▸ **Record list**
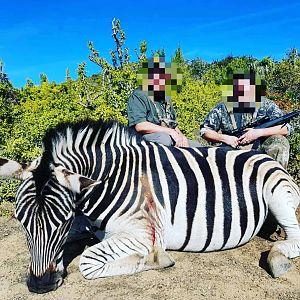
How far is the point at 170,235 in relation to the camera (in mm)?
3607

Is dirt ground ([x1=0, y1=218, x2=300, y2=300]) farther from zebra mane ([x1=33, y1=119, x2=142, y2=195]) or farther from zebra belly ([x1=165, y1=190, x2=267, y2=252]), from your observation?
zebra mane ([x1=33, y1=119, x2=142, y2=195])

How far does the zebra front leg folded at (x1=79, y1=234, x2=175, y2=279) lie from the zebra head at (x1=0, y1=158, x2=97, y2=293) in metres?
0.27

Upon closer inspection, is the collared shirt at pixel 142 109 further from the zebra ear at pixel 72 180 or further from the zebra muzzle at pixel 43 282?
the zebra muzzle at pixel 43 282

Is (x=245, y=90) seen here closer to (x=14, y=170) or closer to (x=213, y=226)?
(x=213, y=226)

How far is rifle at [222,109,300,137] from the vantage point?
189 inches

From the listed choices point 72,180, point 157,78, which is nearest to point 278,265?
point 72,180

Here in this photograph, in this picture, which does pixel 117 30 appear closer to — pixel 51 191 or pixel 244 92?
pixel 244 92

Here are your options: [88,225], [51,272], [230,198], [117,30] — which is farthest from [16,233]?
[117,30]

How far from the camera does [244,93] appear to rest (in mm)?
5074

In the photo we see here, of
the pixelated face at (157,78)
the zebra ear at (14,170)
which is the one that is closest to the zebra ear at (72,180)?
the zebra ear at (14,170)

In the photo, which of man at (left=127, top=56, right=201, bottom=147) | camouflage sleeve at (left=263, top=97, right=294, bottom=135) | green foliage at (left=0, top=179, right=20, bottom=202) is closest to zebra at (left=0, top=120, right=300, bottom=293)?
man at (left=127, top=56, right=201, bottom=147)

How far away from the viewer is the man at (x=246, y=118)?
484cm

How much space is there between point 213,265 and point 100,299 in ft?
3.52

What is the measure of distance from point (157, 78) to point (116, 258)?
7.99ft
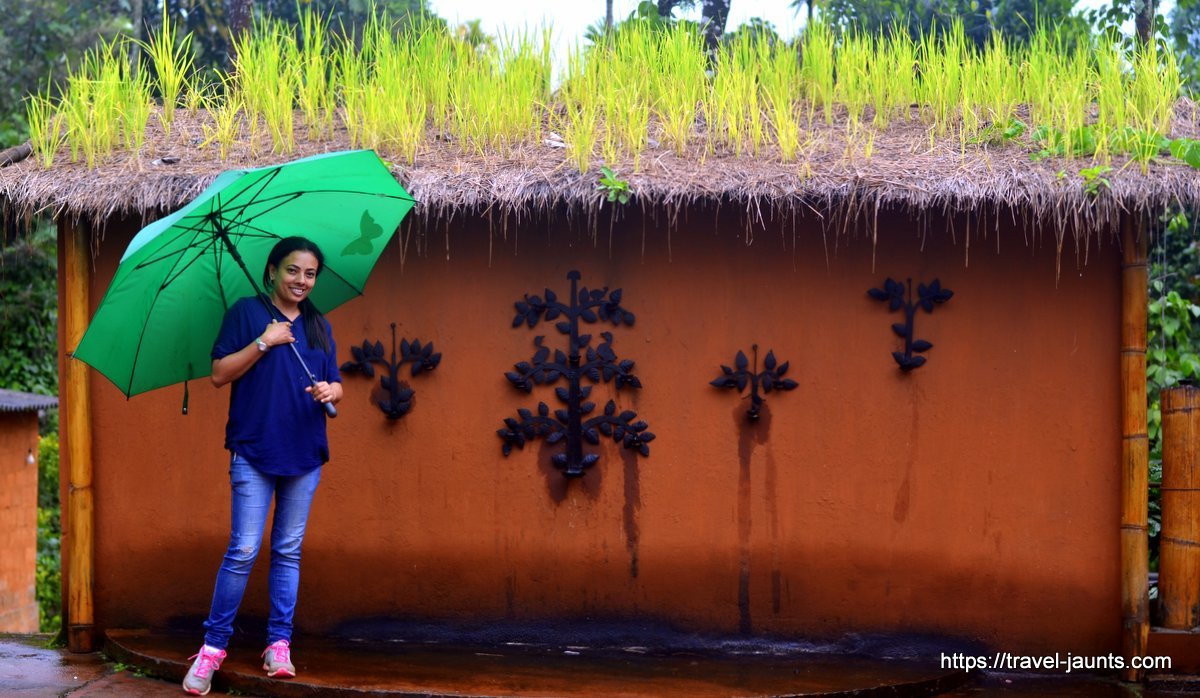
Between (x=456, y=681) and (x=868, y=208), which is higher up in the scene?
(x=868, y=208)

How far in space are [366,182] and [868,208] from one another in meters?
2.03

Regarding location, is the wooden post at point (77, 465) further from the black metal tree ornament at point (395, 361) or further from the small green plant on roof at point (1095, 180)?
the small green plant on roof at point (1095, 180)

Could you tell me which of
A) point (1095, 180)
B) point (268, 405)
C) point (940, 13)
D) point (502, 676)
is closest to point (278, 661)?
point (502, 676)

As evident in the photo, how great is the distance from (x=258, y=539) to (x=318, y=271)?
0.94 metres

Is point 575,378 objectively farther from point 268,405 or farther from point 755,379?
point 268,405

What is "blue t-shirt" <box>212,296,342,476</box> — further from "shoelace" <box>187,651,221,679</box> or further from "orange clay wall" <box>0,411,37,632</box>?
"orange clay wall" <box>0,411,37,632</box>

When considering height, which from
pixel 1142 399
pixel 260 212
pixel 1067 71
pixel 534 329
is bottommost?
pixel 1142 399

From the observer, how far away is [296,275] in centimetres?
376

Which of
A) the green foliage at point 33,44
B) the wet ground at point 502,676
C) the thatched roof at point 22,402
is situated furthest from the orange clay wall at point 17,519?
the wet ground at point 502,676

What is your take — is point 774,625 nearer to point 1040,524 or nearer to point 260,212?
point 1040,524

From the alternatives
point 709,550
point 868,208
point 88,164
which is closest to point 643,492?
point 709,550

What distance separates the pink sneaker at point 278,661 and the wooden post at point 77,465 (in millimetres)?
1180

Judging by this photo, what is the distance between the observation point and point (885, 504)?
15.2 ft

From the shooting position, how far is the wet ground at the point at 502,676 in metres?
4.02
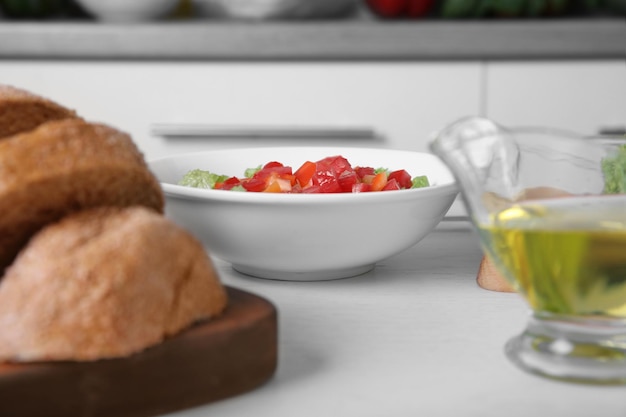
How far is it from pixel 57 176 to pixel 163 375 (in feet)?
0.53

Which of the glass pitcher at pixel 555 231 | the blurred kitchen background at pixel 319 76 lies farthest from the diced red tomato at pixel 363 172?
the blurred kitchen background at pixel 319 76

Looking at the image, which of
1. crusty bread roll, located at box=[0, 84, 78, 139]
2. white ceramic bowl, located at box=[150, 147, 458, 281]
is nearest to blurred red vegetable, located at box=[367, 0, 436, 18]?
white ceramic bowl, located at box=[150, 147, 458, 281]

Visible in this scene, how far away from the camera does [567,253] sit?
663 millimetres

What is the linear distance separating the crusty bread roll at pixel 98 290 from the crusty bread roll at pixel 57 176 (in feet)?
0.08

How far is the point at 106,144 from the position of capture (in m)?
0.71

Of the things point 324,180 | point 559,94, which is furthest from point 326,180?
point 559,94

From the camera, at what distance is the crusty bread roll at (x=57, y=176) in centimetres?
66

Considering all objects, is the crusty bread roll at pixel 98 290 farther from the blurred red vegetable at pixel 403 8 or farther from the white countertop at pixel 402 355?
the blurred red vegetable at pixel 403 8

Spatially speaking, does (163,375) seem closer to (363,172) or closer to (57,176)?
(57,176)

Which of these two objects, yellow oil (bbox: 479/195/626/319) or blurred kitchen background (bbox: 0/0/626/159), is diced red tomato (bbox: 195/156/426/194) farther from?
blurred kitchen background (bbox: 0/0/626/159)

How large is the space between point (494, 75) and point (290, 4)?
571 mm

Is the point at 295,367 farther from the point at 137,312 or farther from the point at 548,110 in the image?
the point at 548,110

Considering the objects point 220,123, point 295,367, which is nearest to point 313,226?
point 295,367

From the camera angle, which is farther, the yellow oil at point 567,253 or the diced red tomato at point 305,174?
the diced red tomato at point 305,174
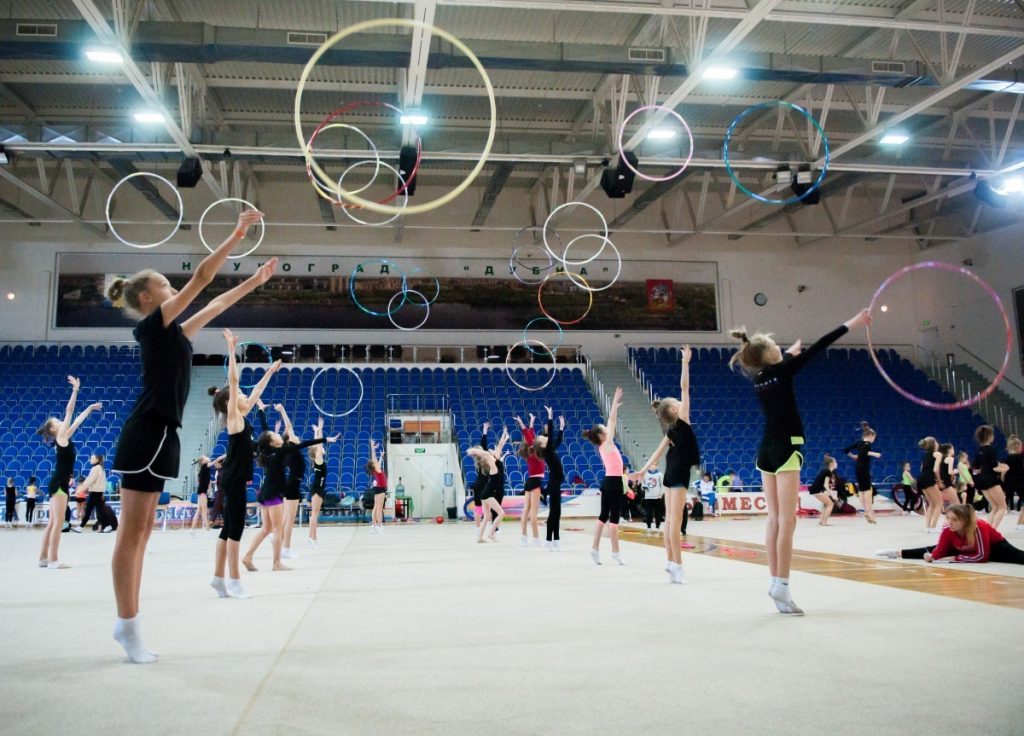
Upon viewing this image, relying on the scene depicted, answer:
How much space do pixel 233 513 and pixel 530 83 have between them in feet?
51.7

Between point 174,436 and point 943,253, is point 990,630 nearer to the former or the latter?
point 174,436

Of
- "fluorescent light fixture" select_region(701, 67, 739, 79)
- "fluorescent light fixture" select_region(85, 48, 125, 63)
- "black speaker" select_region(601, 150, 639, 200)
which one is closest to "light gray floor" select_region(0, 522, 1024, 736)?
"fluorescent light fixture" select_region(85, 48, 125, 63)

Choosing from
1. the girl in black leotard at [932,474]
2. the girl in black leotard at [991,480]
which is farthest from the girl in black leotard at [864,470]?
the girl in black leotard at [991,480]

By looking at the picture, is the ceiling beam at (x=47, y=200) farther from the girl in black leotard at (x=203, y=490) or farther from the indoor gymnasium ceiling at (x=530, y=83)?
the girl in black leotard at (x=203, y=490)

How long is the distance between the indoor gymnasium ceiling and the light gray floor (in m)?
9.10

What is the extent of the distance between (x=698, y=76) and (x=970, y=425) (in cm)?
1923

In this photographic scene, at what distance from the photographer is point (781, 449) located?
5.00 m

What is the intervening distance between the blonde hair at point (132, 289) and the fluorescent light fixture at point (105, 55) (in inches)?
410

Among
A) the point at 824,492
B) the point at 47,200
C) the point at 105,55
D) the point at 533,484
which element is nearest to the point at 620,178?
the point at 533,484

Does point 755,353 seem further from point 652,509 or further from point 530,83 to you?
point 530,83

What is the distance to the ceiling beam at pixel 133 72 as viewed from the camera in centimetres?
1118

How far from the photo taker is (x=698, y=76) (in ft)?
44.5

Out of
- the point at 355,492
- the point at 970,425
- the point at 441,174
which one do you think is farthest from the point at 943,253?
the point at 355,492

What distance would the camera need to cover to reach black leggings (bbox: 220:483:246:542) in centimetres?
618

▸ **Your instructions**
Please rewrite all of the records above with "photo taker" changed to "photographer" wherever it occurs, keeping everything else the same. Leave the pictures out of your answer.

▸ **Task solution**
How far is the point at 170,235 in relation to the camera (in mm)?
3607

Is dirt ground ([x1=0, y1=218, x2=300, y2=300]) farther from zebra mane ([x1=33, y1=119, x2=142, y2=195]) or farther from zebra belly ([x1=165, y1=190, x2=267, y2=252]), from your observation?
zebra mane ([x1=33, y1=119, x2=142, y2=195])

How far does the zebra front leg folded at (x1=79, y1=234, x2=175, y2=279) lie from the zebra head at (x1=0, y1=158, x2=97, y2=293) in metres?
0.27

Upon closer inspection, is the collared shirt at pixel 142 109 further from the zebra ear at pixel 72 180 or further from the zebra muzzle at pixel 43 282?
the zebra muzzle at pixel 43 282

Is (x=245, y=90) seen here closer to (x=14, y=170) or closer to (x=213, y=226)?
(x=213, y=226)

How far is rifle at [222,109,300,137] from the vantage point?
189 inches

From the listed choices point 72,180, point 157,78, which is nearest to point 278,265?
point 72,180

Here in this photograph, in this picture, which does pixel 117 30 appear closer to — pixel 51 191 or pixel 244 92?
pixel 244 92

Here are your options: [88,225], [51,272], [230,198], [117,30] — which is farthest from [16,233]?
[117,30]

How far from the camera does [244,93] appear to rest (in mm)?
5074

In the photo we see here, of
the pixelated face at (157,78)
the zebra ear at (14,170)
which is the one that is closest to the zebra ear at (72,180)?
the zebra ear at (14,170)

In the photo, which of man at (left=127, top=56, right=201, bottom=147) | camouflage sleeve at (left=263, top=97, right=294, bottom=135) | green foliage at (left=0, top=179, right=20, bottom=202) is closest to zebra at (left=0, top=120, right=300, bottom=293)?
man at (left=127, top=56, right=201, bottom=147)

How far away from the viewer is the man at (x=246, y=118)?
484cm

How much space is there between point 213,265 and point 100,299 in ft?
3.52

What is the measure of distance from point (157, 78) to point (116, 258)?
7.99ft
Between (x=456, y=681) and (x=868, y=208), which is higher up in the scene?
(x=868, y=208)

How far in space are [366,182] and [868,208] from one another in meters?
2.03

Regarding location, is the wooden post at point (77, 465) further from the black metal tree ornament at point (395, 361) or further from the small green plant on roof at point (1095, 180)?
the small green plant on roof at point (1095, 180)

Could you tell me which of
A) point (1095, 180)
B) point (268, 405)
C) point (940, 13)
D) point (502, 676)
is closest to point (278, 661)?
point (502, 676)

As evident in the photo, how great is the distance from (x=258, y=539) to (x=318, y=271)?
0.94 metres

Is point 575,378 objectively farther from point 268,405 or farther from point 755,379?
point 268,405

What is "blue t-shirt" <box>212,296,342,476</box> — further from "shoelace" <box>187,651,221,679</box> or further from "orange clay wall" <box>0,411,37,632</box>?
"orange clay wall" <box>0,411,37,632</box>

When considering height, which from
pixel 1142 399
pixel 260 212
pixel 1067 71
pixel 534 329
is bottommost?
pixel 1142 399

From the observer, how far away is [296,275] in centimetres?
376

Which of
A) the green foliage at point 33,44
B) the wet ground at point 502,676
C) the thatched roof at point 22,402
is situated furthest from the orange clay wall at point 17,519?
the wet ground at point 502,676

What is your take — is point 774,625 nearer to point 1040,524 or nearer to point 260,212?
point 1040,524

From the alternatives
point 709,550
point 868,208
point 88,164
which is closest to point 643,492?
point 709,550

What distance separates the pink sneaker at point 278,661 and the wooden post at point 77,465 (in millimetres)?
1180

Judging by this photo, what is the distance between the observation point and point (885, 504)?
15.2 ft

From the shooting position, how far is the wet ground at the point at 502,676 in metres?
4.02
How far is it from pixel 57 176 to pixel 163 375 (in feet)?
0.53

Which of the glass pitcher at pixel 555 231 | the blurred kitchen background at pixel 319 76 lies farthest from the diced red tomato at pixel 363 172?
the blurred kitchen background at pixel 319 76

Looking at the image, which of
1. crusty bread roll, located at box=[0, 84, 78, 139]
2. white ceramic bowl, located at box=[150, 147, 458, 281]
is nearest to blurred red vegetable, located at box=[367, 0, 436, 18]?
white ceramic bowl, located at box=[150, 147, 458, 281]

Visible in this scene, how far away from the camera does [567,253] sit?
663 millimetres

What is the linear distance separating the crusty bread roll at pixel 98 290 from the crusty bread roll at pixel 57 176 (in feet)?
0.08

How far is the point at 106,144 from the position of capture (in m)?
0.71

Of the things point 324,180 | point 559,94, which is furthest from point 326,180?
point 559,94

From the camera, at what distance is the crusty bread roll at (x=57, y=176) in centimetres?
66

Considering all objects, is the crusty bread roll at pixel 98 290 farther from the blurred red vegetable at pixel 403 8 or farther from the white countertop at pixel 402 355?
the blurred red vegetable at pixel 403 8

Spatially speaking, does (163,375) seem closer to (363,172) or closer to (57,176)?
(57,176)

Which of these two objects, yellow oil (bbox: 479/195/626/319) or blurred kitchen background (bbox: 0/0/626/159), is diced red tomato (bbox: 195/156/426/194) farther from?
blurred kitchen background (bbox: 0/0/626/159)

How large is the space between point (494, 75) and point (290, 4)?
571 mm

Is the point at 295,367 farther from the point at 137,312 or farther from the point at 548,110 in the image?
the point at 548,110

Considering the objects point 220,123, point 295,367, which is nearest to point 313,226?
point 295,367

From the camera angle, which is farther, the yellow oil at point 567,253 or the diced red tomato at point 305,174?
the diced red tomato at point 305,174
Upon viewing this image, relying on the scene depicted, answer:
How much space do pixel 233 513 and pixel 530 83 have between them in feet?
51.7

Between point 174,436 and point 943,253, is point 990,630 nearer to the former or the latter?
point 174,436

Of
- "fluorescent light fixture" select_region(701, 67, 739, 79)
- "fluorescent light fixture" select_region(85, 48, 125, 63)
- "black speaker" select_region(601, 150, 639, 200)
which one is closest to "light gray floor" select_region(0, 522, 1024, 736)?
"fluorescent light fixture" select_region(85, 48, 125, 63)

Choosing from
1. the girl in black leotard at [932,474]
2. the girl in black leotard at [991,480]
which is farthest from the girl in black leotard at [864,470]?
the girl in black leotard at [991,480]

By looking at the picture, is the ceiling beam at (x=47, y=200) farther from the girl in black leotard at (x=203, y=490) or farther from the indoor gymnasium ceiling at (x=530, y=83)?
the girl in black leotard at (x=203, y=490)

How long is the distance between the indoor gymnasium ceiling and the light gray floor (in m)?
9.10

What is the extent of the distance between (x=698, y=76) and (x=970, y=425) (in cm)?
1923

In this photographic scene, at what distance from the photographer is point (781, 449) located?
5.00 m

What is the intervening distance between the blonde hair at point (132, 289) and the fluorescent light fixture at point (105, 55) (in inches)?
410

Among
A) the point at 824,492
B) the point at 47,200
C) the point at 105,55
D) the point at 533,484
which element is nearest to the point at 620,178?
the point at 533,484

Does point 755,353 seem further from point 652,509 or further from point 530,83 to you?
point 530,83

What is the distance to the ceiling beam at pixel 133 72 as viewed from the camera in centimetres?
1118

How far from the photographer is (x=698, y=76) (in ft)?
44.5

Out of
- the point at 355,492
- the point at 970,425
- the point at 441,174
which one do you think is farthest from the point at 943,253?
the point at 355,492

What distance would the camera need to cover to reach black leggings (bbox: 220:483:246:542) in centimetres?
618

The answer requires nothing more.